### SOURCE EXCERPT
Despite the international outrage and the purported shock and sympathy of the Israeli government, we must contextualize this attack in order to correctly understand where to place it on our timeline of events.
The Netanyahu government that is today denouncing the brutal murder of innocent Ali Dawabsheh as an individual act of terrorism is the same government that invaded Gaza last summer and killed over 500 Palestinian children, with no remorse nor retribution.
Israel has framed this incident as being radical and extreme, while the ongoing military occupation of the West Bank where Palestinian civilians are detained and killed on a daily basis, and the siege and violence against Palestinians in Gaza are not viewed in the same light.
According to Hugh Lovatt, the Israel/Palestine Project Coordinator for the European Council on Foreign Relation's Middle East and North Africa Program, Israel has managed to prioritize and protect its bilateral relations with EU member states and the US as being superior to any disagreement on the Palestine issue.
The US and Europe, says Lovatt, “have fed a sense of Israeli impunity in which its behavior towards Palestinians incurs no real consequences at the level of its international relations.” This attitude, he added, “has therefore translated into Israeli impunity for settlers.”
Over the past few years, Israeli civilians have set fire to dozens of Palestinian homes, mosques, churches, businesses, agricultural land and olive trees, and vehicles in the West Bank, with at least nine homes being set ablaze since August 2012, according to Israeli human rights group, Btselem. The vast majority of the assaults were either never investigated nor solved, whereas, a Palestinian child who throws a stone now faces up to 20 years in prison.
Attacks by Israeli settlers known as ‘price tag' attacks, commonly involving vandalism, arson and graffiti, are usually perpetrated by fanatic Zionists living in illegal settlements across the West Bank. They call for settlement expansion and are against a two–state solution that would curb Jewish settlement in Palestinian territories.
Netanyahu's right-wing government includes pro-settlement political parties, such as the Jewish Home (Ha-Bayit Ha-Yehudi), a religious Zionist party opposed to land concessions to Palestinians.

### WORK TO DO
Reproduce verbatim the portion of the excerpt above on Israeli settler violence between "The Netanyahu government" and "the Palestine issue.", inclusive.

### MATERIAL SUPPLIED
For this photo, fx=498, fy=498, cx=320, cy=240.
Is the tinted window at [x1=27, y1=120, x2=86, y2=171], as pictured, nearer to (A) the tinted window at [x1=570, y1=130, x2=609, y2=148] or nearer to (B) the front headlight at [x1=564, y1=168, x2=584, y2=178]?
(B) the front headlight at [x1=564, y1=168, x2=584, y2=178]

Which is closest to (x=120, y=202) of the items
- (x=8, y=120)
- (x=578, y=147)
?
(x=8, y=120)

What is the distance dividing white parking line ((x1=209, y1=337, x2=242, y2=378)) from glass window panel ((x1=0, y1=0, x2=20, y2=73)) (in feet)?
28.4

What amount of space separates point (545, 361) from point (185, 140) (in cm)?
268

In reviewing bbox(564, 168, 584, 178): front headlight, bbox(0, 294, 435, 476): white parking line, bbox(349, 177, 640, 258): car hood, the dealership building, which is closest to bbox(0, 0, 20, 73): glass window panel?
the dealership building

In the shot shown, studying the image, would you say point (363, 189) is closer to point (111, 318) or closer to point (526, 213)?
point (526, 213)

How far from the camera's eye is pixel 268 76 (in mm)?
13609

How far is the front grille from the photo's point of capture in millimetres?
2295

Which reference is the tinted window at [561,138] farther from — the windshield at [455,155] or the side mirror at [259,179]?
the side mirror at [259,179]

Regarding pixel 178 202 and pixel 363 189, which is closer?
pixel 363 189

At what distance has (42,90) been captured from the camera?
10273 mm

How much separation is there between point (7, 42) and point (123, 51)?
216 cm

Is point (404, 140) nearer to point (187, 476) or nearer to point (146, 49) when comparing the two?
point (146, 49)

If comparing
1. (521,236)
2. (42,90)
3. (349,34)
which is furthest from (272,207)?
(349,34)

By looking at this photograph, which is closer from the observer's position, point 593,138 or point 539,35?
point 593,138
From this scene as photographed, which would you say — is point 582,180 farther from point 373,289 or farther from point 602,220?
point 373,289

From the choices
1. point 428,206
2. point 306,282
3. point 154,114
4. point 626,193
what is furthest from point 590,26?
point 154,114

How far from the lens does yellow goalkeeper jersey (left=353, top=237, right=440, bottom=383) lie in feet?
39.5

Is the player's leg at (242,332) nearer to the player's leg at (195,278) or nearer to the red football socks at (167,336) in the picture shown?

### EXERCISE RESPONSE
The Netanyahu government that is today denouncing the brutal murder of innocent Ali Dawabsheh as an individual act of terrorism is the same government that invaded Gaza last summer and killed over 500 Palestinian children, with no remorse nor retribution.
Israel has framed this incident as being radical and extreme, while the ongoing military occupation of the West Bank where Palestinian civilians are detained and killed on a daily basis, and the siege and violence against Palestinians in Gaza are not viewed in the same light.
According to Hugh Lovatt, the Israel/Palestine Project Coordinator for the European Council on Foreign Relation's Middle East and North Africa Program, Israel has managed to prioritize and protect its bilateral relations with EU member states and the US as being superior to any disagreement on the Palestine issue.